The artist embraced modernism in the early 1930s, as the movement was taking hold in Brazil. He revolutionized garden design by using abstraction and grand colorful sweeps of local vegetation, abolishing symmetry and rejecting imported flora and European models. The son of a German Jewish father and a Brazilian Catholic mother, he viewed the role of the landscape architect in ideal terms: to mitigate the loss of the primeval garden and repair the rift between humanity and nature.
Burle Marx’s art inhabits a rare space between the rational and the lyrical. Nature’s variability was for him a liberating force: in a sixty-year career he designed over two thousand gardens worldwide, discovered close to fifty plant species, advocated passionately for the environment, and made paintings and objects of exuberant, rare beauty. The artist who called himself “the poet of his own life,” left the world a poetic legacy.

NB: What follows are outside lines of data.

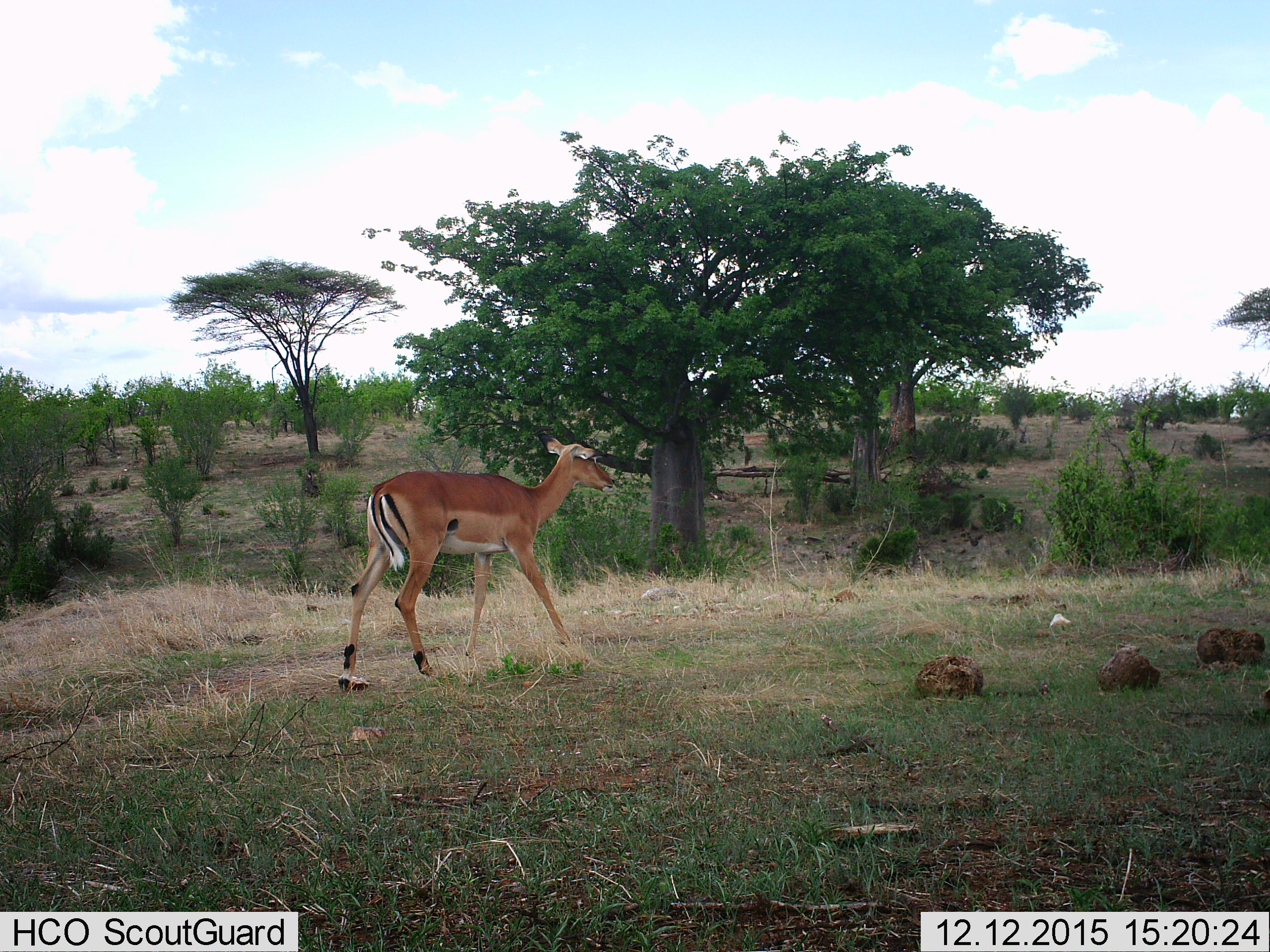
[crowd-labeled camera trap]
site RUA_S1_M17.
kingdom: Animalia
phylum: Chordata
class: Mammalia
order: Artiodactyla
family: Bovidae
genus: Aepyceros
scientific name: Aepyceros melampus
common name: impala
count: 1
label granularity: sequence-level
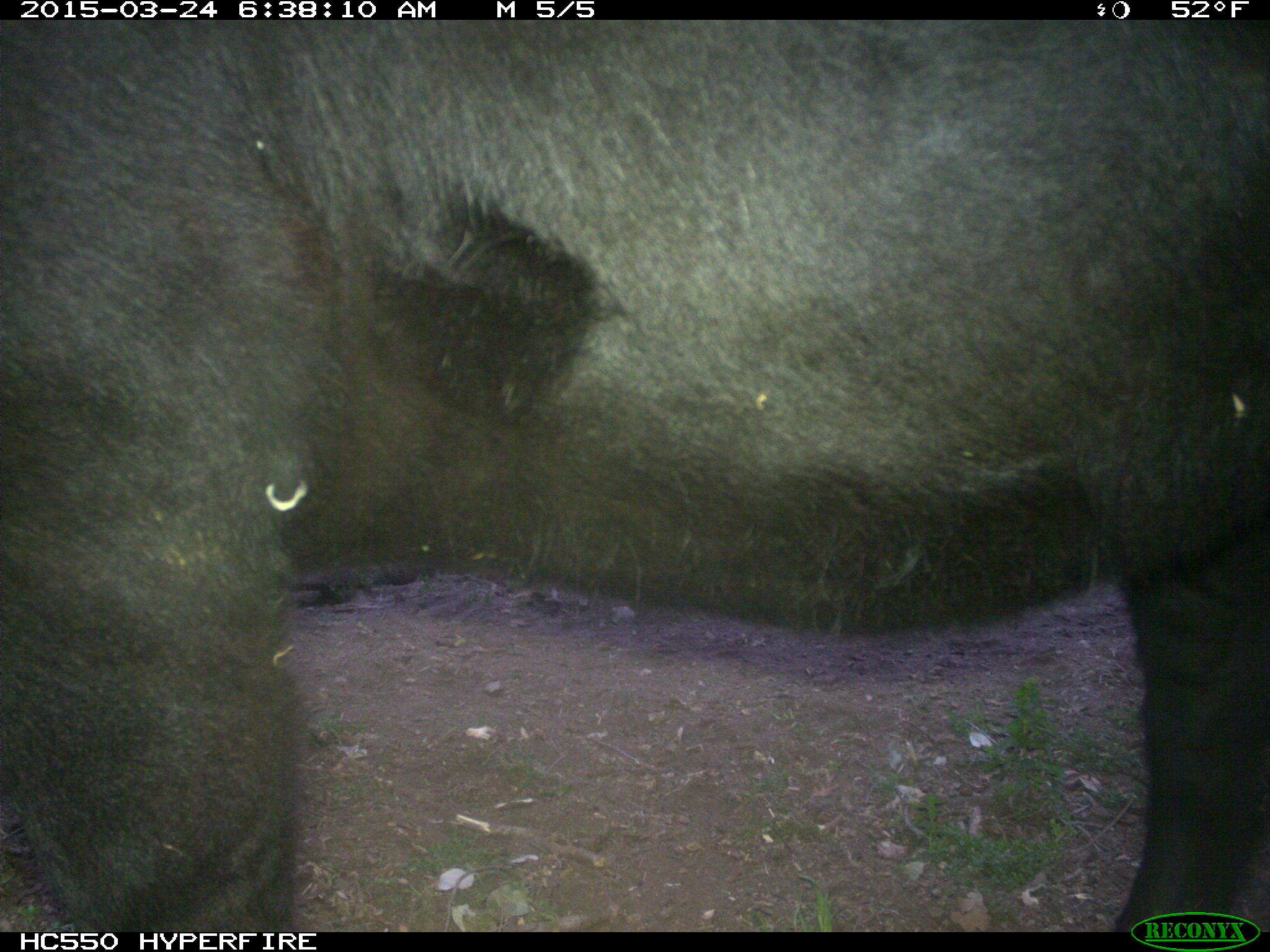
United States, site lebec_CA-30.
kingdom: Animalia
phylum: Chordata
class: Mammalia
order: Artiodactyla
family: Bovidae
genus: Bos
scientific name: Bos taurus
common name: domestic cow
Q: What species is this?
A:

Burle Marx’s gardens are works of modern art, not only because they make use of flat planes, abstract shapes, and bold color, but because of the way they behave: they prompt awareness of oneself in relation to the built environment. Burle Marx was an early practitioner of a contemporary way of working: crossing genres fluidly, integrating art with political concerns such as ecology, and disregarding the traditional separation of fields of practice. It is therefore no surprise that artists of today find him a fruitful source of inspiration. In this exhibition, seven artists with ties to Latin America, all born after 1950, provide a sampling of his influence. They are: Juan Araujo, Paloma Bosquê, Dominique Gonzalez-Foerster, Luisa Lambri, Arto Lindsay, Nick Mauss, and Beatriz Milhazes.